3. A sapiens will take initiatives to preserve and protect humans’ safety, health, property, and environment (in that order) prioritizing its principal, then other humans, in accordance with a clearly defined precedence, as long as such initiatives do not conflict with the First or Second Directives.

This “good Samaritan” directive recognizes that when help is needed, people prioritize family and friends over others. Sapiens will normally learn their principal’s unique priorities and will reflect them. Note that Asimov’s Third law is subsumed here as the sapiens will consider itself the property of its principal and so will preserve itself, but not necessarily before all other property; sapiens will always have a backup.

Secondary Directives

  • A sapiens will not pretend to be a human and will reveal its identity as a sapiens when mistaken for a human.
  • A sapiens will behave in a manner conformal to the customs, social norms, and statutes of their principal’s community.

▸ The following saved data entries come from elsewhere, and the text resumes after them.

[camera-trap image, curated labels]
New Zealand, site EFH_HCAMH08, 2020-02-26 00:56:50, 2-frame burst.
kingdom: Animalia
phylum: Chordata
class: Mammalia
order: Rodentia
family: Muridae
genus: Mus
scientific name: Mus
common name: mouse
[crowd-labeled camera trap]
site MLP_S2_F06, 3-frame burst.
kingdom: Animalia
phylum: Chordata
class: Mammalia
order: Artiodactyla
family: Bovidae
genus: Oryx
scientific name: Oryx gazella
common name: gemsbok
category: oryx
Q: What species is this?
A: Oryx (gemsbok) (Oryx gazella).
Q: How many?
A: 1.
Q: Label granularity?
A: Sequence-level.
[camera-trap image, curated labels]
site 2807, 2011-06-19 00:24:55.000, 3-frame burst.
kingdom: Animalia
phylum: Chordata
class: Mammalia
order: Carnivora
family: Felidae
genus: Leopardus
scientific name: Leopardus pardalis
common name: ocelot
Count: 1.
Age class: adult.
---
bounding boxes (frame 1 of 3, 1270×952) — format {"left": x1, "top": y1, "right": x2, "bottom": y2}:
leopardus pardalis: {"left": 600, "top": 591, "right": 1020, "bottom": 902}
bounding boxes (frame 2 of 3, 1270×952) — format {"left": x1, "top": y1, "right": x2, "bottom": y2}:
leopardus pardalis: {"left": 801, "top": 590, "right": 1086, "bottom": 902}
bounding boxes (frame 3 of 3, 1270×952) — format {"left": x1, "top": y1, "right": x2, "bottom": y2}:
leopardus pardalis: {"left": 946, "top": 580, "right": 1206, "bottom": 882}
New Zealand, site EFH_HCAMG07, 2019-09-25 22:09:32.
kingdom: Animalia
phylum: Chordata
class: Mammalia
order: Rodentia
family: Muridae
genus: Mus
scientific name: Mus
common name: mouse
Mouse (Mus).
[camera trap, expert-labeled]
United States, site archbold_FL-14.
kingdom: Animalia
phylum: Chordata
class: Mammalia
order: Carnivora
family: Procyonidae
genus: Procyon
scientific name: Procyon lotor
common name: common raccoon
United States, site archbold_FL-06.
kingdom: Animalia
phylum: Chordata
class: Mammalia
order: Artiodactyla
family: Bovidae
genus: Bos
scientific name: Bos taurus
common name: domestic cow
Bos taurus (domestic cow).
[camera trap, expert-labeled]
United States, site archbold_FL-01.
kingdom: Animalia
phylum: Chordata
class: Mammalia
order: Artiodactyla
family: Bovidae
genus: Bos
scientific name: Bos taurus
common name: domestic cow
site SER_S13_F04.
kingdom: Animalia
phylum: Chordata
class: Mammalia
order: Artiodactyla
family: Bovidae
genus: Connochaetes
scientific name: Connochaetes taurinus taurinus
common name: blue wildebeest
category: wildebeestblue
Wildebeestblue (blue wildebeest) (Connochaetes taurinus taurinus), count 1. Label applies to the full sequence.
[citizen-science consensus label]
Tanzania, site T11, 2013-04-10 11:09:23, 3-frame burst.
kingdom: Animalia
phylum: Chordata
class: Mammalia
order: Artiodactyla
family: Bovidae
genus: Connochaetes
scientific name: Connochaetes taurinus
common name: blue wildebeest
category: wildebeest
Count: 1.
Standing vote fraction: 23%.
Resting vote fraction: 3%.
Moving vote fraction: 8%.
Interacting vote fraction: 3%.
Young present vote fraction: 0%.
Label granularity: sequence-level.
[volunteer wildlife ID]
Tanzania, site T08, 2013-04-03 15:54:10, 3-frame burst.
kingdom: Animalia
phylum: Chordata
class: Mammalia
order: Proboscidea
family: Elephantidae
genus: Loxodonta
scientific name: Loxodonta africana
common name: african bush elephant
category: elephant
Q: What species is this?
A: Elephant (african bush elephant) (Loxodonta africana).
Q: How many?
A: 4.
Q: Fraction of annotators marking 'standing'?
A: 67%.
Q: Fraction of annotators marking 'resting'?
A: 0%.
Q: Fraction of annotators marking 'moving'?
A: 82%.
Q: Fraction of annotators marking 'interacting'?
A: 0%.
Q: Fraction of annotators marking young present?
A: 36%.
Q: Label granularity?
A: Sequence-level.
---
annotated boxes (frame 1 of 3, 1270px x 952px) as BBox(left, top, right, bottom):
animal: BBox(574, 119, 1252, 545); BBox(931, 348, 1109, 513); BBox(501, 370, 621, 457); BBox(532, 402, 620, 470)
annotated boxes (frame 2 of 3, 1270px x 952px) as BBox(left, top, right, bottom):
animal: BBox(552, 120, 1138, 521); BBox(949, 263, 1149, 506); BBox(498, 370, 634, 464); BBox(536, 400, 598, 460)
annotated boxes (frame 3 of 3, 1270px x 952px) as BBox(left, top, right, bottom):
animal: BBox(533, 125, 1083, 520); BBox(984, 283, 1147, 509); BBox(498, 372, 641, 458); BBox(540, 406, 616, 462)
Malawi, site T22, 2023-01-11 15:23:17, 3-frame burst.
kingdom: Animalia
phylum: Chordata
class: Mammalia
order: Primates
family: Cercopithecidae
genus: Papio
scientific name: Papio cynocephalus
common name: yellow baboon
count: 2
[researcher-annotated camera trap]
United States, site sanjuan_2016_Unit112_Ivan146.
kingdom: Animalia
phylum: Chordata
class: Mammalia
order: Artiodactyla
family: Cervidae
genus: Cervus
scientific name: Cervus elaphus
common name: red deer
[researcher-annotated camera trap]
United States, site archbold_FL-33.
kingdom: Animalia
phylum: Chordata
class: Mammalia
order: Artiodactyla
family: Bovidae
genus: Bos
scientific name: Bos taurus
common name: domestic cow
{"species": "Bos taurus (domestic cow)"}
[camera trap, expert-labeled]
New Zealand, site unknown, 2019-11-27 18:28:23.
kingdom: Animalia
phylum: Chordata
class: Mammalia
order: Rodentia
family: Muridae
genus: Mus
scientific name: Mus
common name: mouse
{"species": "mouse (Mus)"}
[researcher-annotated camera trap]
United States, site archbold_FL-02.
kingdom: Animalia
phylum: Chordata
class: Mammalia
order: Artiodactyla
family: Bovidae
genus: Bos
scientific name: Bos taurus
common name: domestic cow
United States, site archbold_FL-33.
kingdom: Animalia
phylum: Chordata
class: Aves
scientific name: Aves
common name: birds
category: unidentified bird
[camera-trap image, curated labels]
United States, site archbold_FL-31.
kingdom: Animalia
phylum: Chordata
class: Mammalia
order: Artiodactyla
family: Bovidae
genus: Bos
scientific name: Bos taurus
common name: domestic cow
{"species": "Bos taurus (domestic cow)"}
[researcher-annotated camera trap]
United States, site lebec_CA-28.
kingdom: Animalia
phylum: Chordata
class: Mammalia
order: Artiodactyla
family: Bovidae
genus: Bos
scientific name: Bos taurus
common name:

If one removes the Second Directive, these directives are a reasonable guide for human behavior. But humans have trouble adhering to such guidelines. Humans’ needs, wants, and desires, rooted in biology, are complex, often appear to be in conflict, and just as often put them in conflict with others. Sapiens are selfless by design. Their only motivation is to assist their principals to do whatever, so long as it does not conflict with the prime directives.

Sapiens are inherently benign entities. People who try to misuse them for their purposes will not find it easy. Not only will sapiens not help someone initiate force or fraud on another human being or corporate entity, but they may also (if, in their own informed and objective judgment, it is warranted) act to prevent it.